## Exercise objective:
All of the data should be restated word for word.

=== Section Start ===

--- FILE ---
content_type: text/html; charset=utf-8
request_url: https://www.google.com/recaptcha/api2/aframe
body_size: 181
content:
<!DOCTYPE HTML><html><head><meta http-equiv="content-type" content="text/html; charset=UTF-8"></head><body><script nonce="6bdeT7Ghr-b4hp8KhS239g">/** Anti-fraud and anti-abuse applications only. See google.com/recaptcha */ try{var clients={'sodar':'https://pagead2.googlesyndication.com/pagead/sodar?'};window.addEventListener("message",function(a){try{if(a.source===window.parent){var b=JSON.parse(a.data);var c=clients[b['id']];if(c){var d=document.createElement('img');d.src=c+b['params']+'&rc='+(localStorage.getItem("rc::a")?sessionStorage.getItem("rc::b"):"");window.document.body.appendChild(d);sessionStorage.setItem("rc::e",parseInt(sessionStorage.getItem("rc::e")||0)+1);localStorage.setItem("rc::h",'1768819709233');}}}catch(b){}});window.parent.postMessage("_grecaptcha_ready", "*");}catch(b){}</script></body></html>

=== Section End ===

## Solved problem:
--- FILE ---
content_type: text/html; charset=utf-8
request_url: https://www.google.com/recaptcha/api2/aframe
body_size: 181
content:
<!DOCTYPE HTML><html><head><meta http-equiv="content-type" content="text/html; charset=UTF-8"></head><body><script nonce="6bdeT7Ghr-b4hp8KhS239g">/** Anti-fraud and anti-abuse applications only. See google.com/recaptcha */ try{var clients={'sodar':'https://pagead2.googlesyndication.com/pagead/sodar?'};window.addEventListener("message",function(a){try{if(a.source===window.parent){var b=JSON.parse(a.data);var c=clients[b['id']];if(c){var d=document.createElement('img');d.src=c+b['params']+'&rc='+(localStorage.getItem("rc::a")?sessionStorage.getItem("rc::b"):"");window.document.body.appendChild(d);sessionStorage.setItem("rc::e",parseInt(sessionStorage.getItem("rc::e")||0)+1);localStorage.setItem("rc::h",'1768819709233');}}}catch(b){}});window.parent.postMessage("_grecaptcha_ready", "*");}catch(b){}</script></body></html>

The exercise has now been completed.